# Selected passage
■ ■ ■ ■ ■

African Palm–Wine Joints vs. French Cafes: Public Sphere
Journal Article|| Awasom, F. N. (2012) 'The emergence of public spheres in colonial Cameroon: palm wine drinking joints in Bamenda Township' Africa Development, Vol XXXVII, no. 1, pp69-84
This article is an interesting study that attempts to draw a parallel between Habermas's conception of the public sphere and the African situation. Using the Paris Cafes (1789-1914), Awasom explains how the Palm Wine drinking joints in the Bamenda Township of Cameroon equally served as public spheres.
To the author, the public sphere is any area in social life where people congregate, identify and freely discuss societal problems, where through that discussion political action is influenced. Although Habermas's conception of the public sphere implies the existence of political legitimacy, in whch the state is sensitive to public opinion to the point that it influences government policy or action, Awasom argues otherwise in the case of Africa. He says, 'the political sensitivty of African governments is to issues which might provoke their ouster, and that is where the importance of the public sphere may lie under such circumstances.'
Awasom finds the basic premise of Habermas's public sphere (private people coming together to form a public) 'useful in capturing the scenario in Africa, represented by the periodic congregation of people in various sites to socialise and indulge in discourses, not necessarily orderly discourse, but any interaction whereby the interested members of the public engage themselves while relaxing in various ways, including drinking, playing cards, eating or dancing.'
Features of the Bamenda Palm Wine Joints:
- They were similar to open spaces under the baobab trees in The Gambia where men congregate on a daily basis to discuss and debate for hours
- Similar to the coffee shops of early bourgeois Europe, 'the joints served as places of artistic creation, public opinion moulding, dangerous opposition politics, gossips, sinful behaviour, or the redefinition of public morality'
- The joints specialised in the sale of native liquor, especially palm wine; the day, nightfall and weekends being key periods
- As a public sphere, the palm wine joints developed and functioned as regular meeting and discursive places for men and women -such places became news and rumour generating machines
- The palm-wine-drinking joints were also public spaces for the appropriation and reproduction of modernity through the bottle dance, an alternative form of high life music, and the centre for the discussion of the politics of independence
- These joints were a distinct African model of the public sphere, as little regard was given to social differences or privileges. 'They were sites for the people of all backgrounds'
Features of the French Cafes:
- The Paris Cafes, like the palm wine joints, were privately owned places open to the public for relaxation
- The cafes had a remarkable presence in the political, social, cultural, and intellectual life of eighteenth and nineteenth century Paris
- The Paris cafes were important public spheres in French history owing to their importance as incubators of France's 18th and 19th century revolutions
- During the repression, the cafes were spaces where the working class could express themselves by insulting government officials and police
- The point of parity according to Awasom is that, both the palm wine joints and French cafes shared an equally historical role in impacting public opinion and the political orientation of Cameroon's path to independence.

■ ■ ■ ■ ■

# Stored records
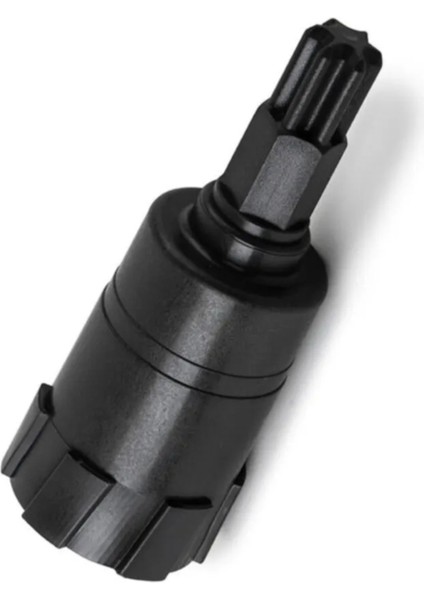 Mr. Chef Trella Blender Için Taşıyıcı Mil Siyah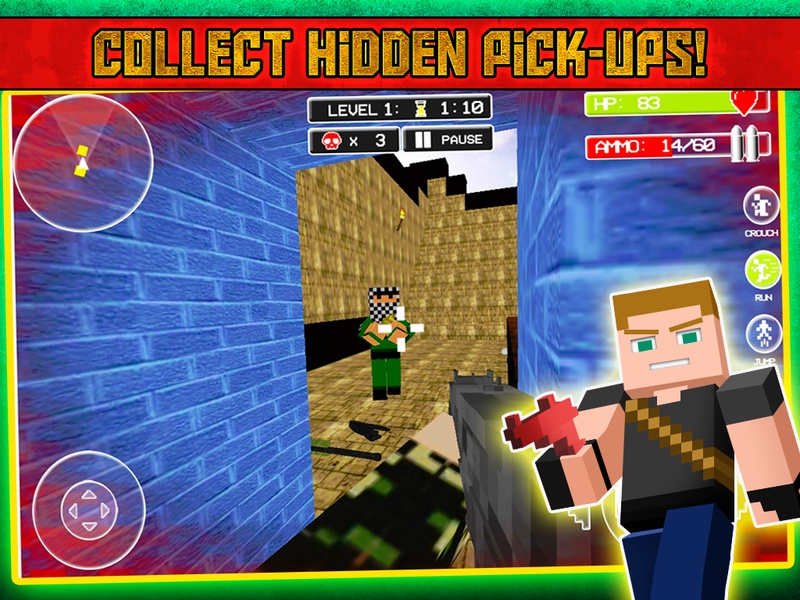 Survival Games Block Island - Preview 8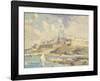 St Malo-Frank Sherwin-Framed Premium Giclee Print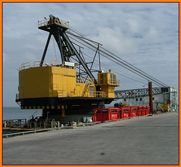 DEEP SEA CRANE BARGE (PONTOON) 3600 CRANE PONTOON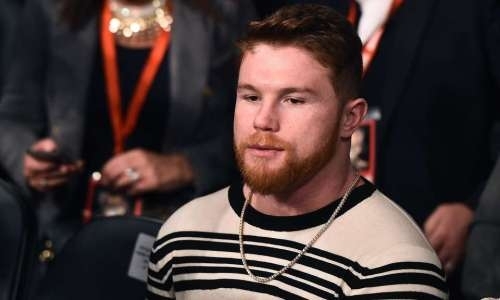 «Избавьтесь уже от этого хайпового клоуна!». Американский рэпер высмеял допинг соперника Головкина «Канело»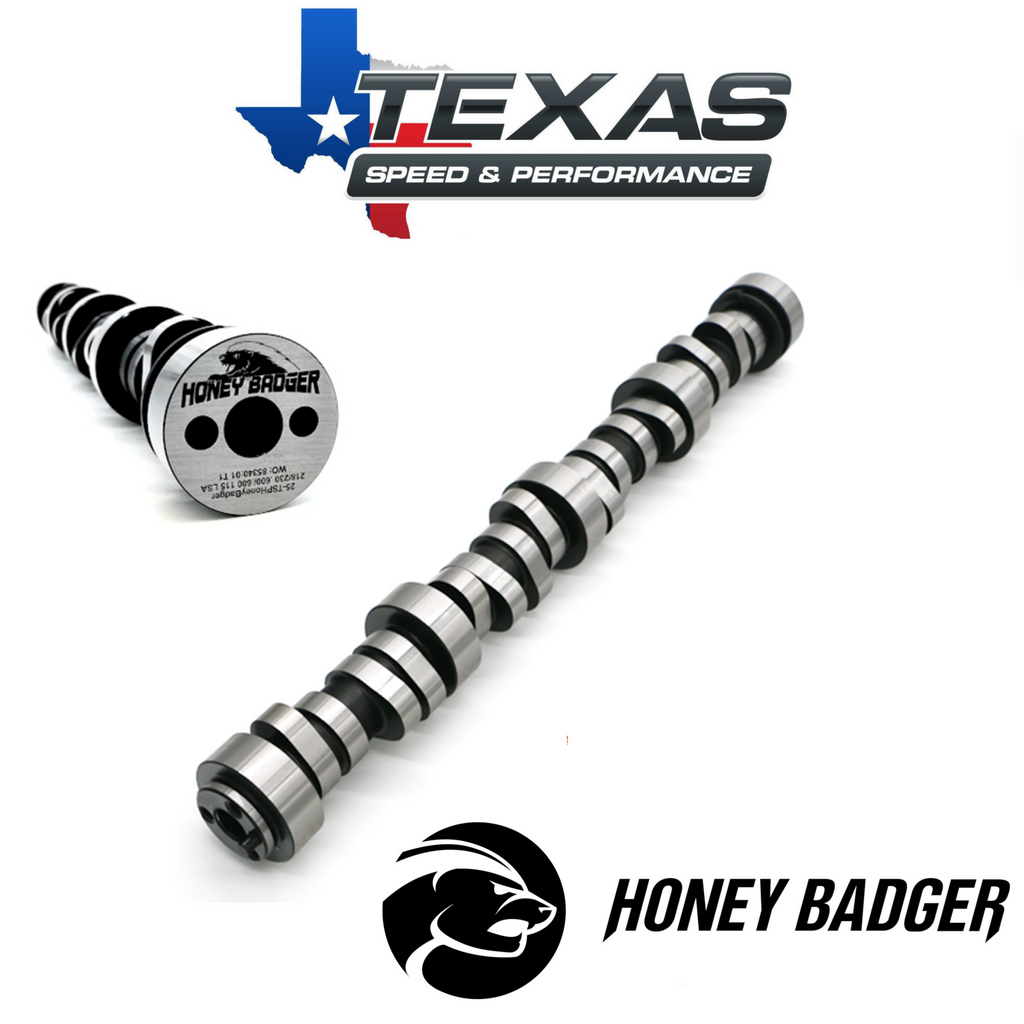 Texas Speed LS3 Honey Badger Camshaft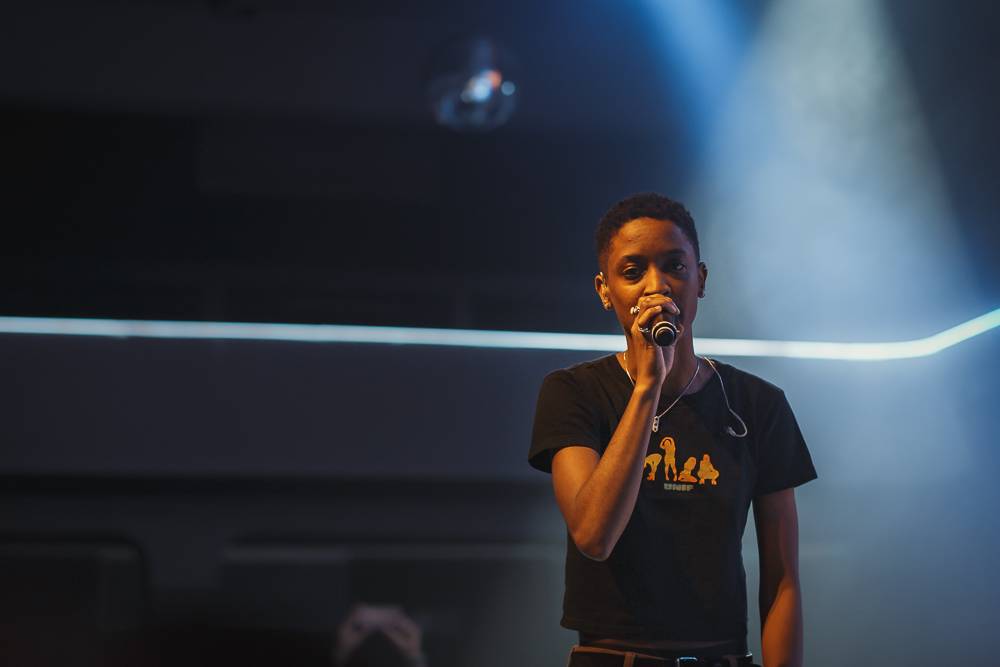 The Internet přivezli do Prahy neo soul i r'n'b, hráli také písně z nové desky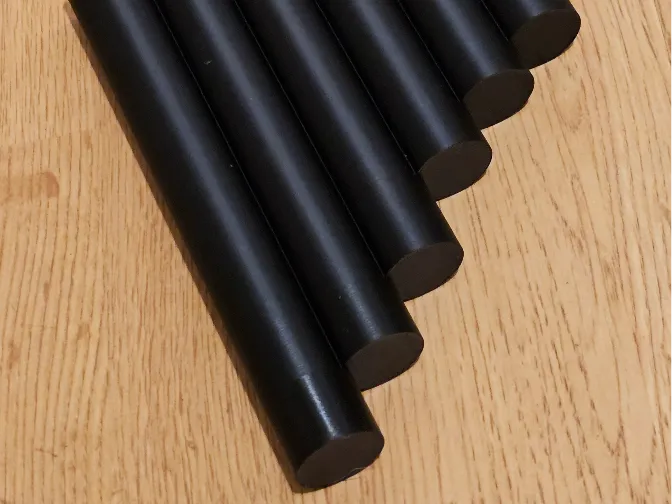 Simple Pan Flute.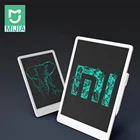 ЖК-планшет Xiaomi Mijia для письма, электронная маленькая доска для письма без картона, графическая доска 1013, 5 дюймов для детей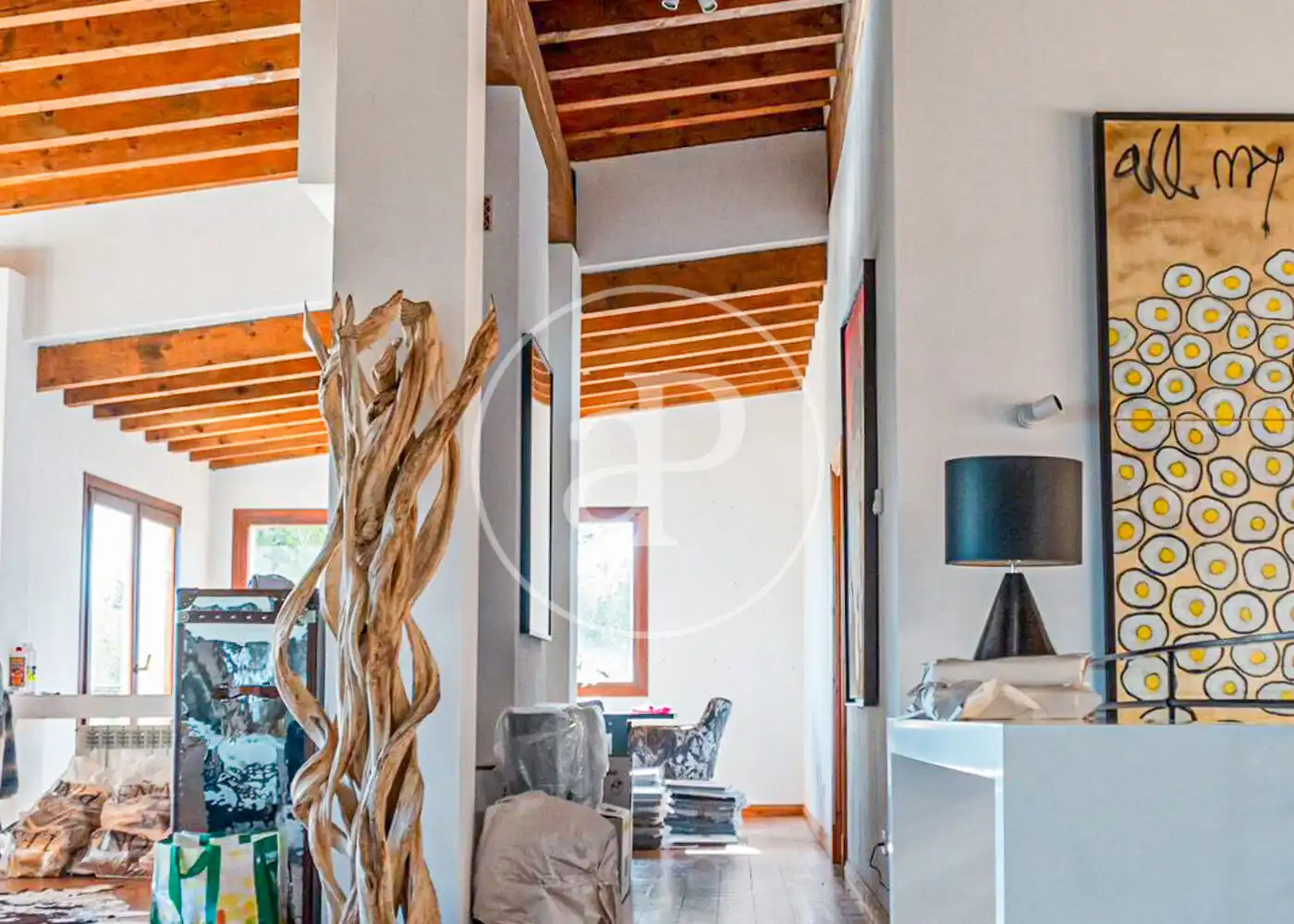 Casa o chalet de alquiler en Esporles con Aire acondicionado, Calefacción y Jardín privado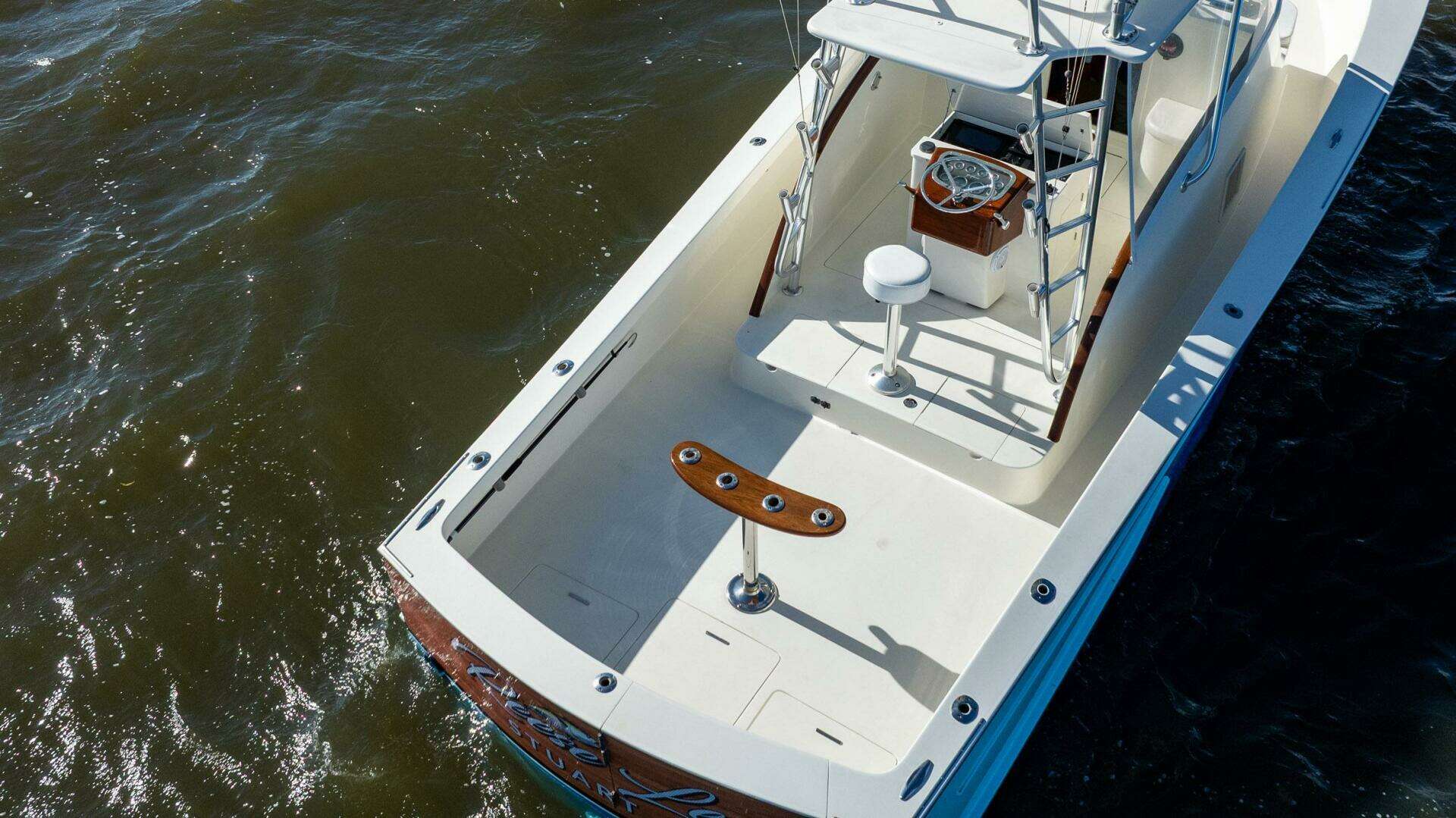 2003 Gamefisherman 34 Express - Image 43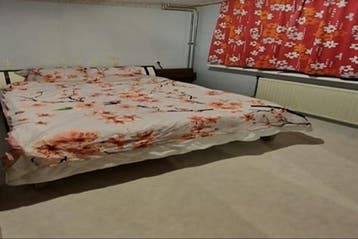 Kamer Zwijnsbergenweg in Rotterdam, Huizen en Kamers, Kamers te huur, 20 tot 35 m², Rotterdam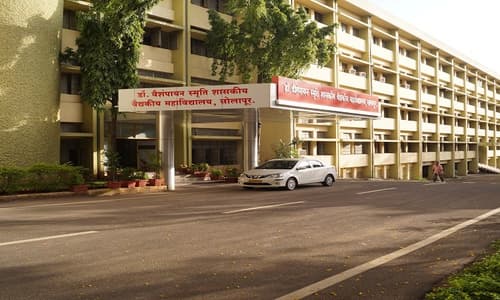 Dr Vaishampayan Memorial Medical College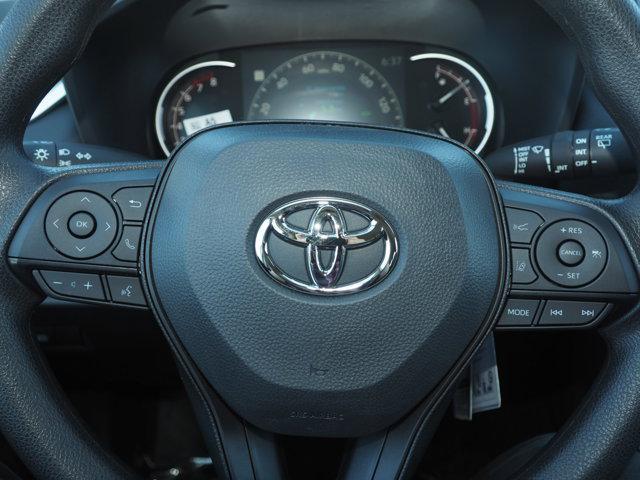 new 2025 Toyota RAV4 car, priced at $35,004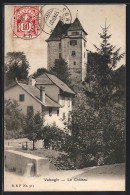 AK Neuenburg, Valengin, Le Château  - Sonstige & Ohne Zuordnung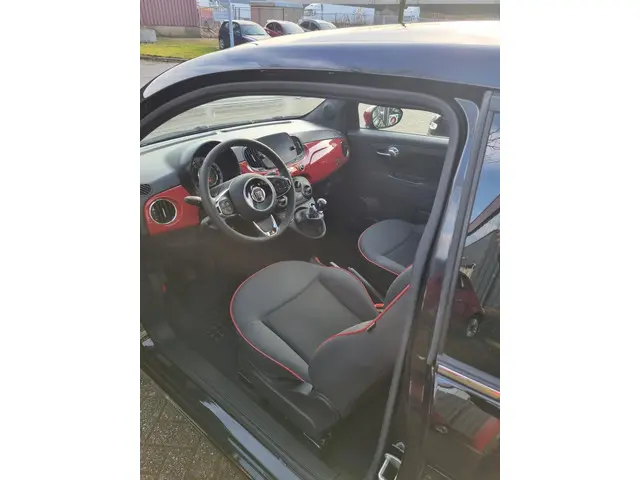 Fiat 500 1.0 Hybrid RED 2022 Hybride Benzine 5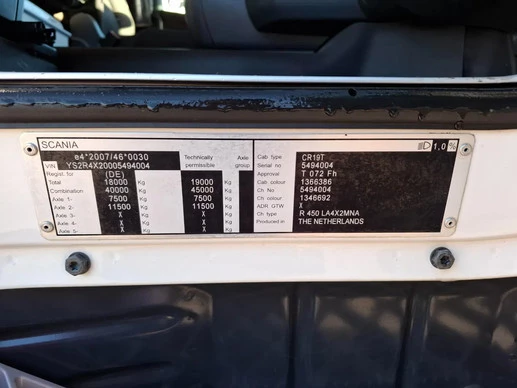 Scania R - Afbeelding 30 van 30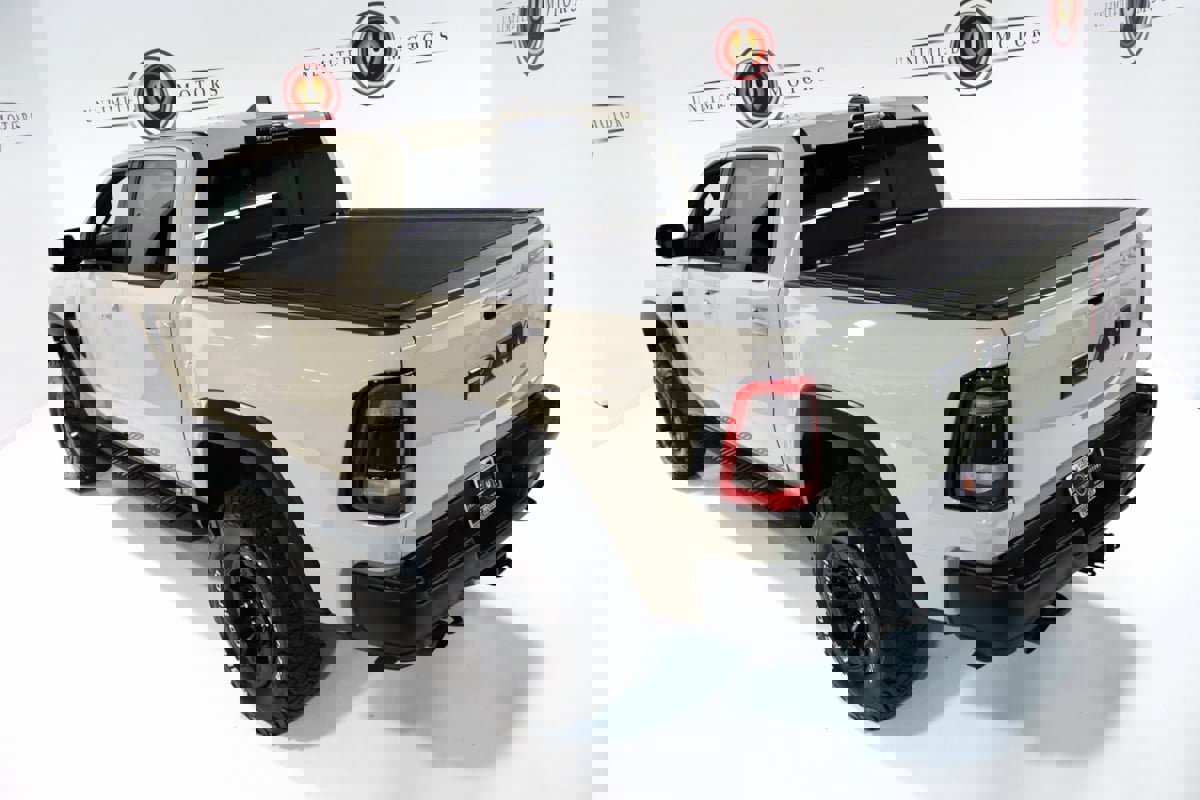 Used 2022 RAM 1500 TRX w/ TRX Level 2 Equipment Group image 10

■ ■ ■ ■ ■

# Work order 1
In the summary of Awasom's article on palm wine joints and French cafes, which periods were key times for selling native liquor at the joints?
# Work order 2
Write the next part of the summary comparing Bamenda's palm wine joints with the Paris cafes, following on from its last point.

# Exercise answer 1
The day, nightfall and weekends.

# Exercise answer 2
In the article, Awasom further explains the historical context of the colonial Bamenda township and how modernity and political discourses were reproduced (via the joints) within it. He concludes that 'at the penultimate stage of British Cameroon's independence, when a merger with either Francophone Cameroon or Nigeria was hotly contested, the palm wine joints became the centre stage of politics. However, the changing economic fortunes of Cameroon in the 1970s, reflected in the boom of export products, witnessed the emergence of alternative public spheres with a completely different culture that competed effectively with palm wine drinking joints.
In its most simplistic form, the palm wine joints of the Bamenda Township do share close similarities with Habermas's account of the bourgoise public sphere, and Awasom (2012) has highlighted the characteristics. However, there are also points of disparity which he did not quite explore especially in relation to existing criticisms of the public sphere theory.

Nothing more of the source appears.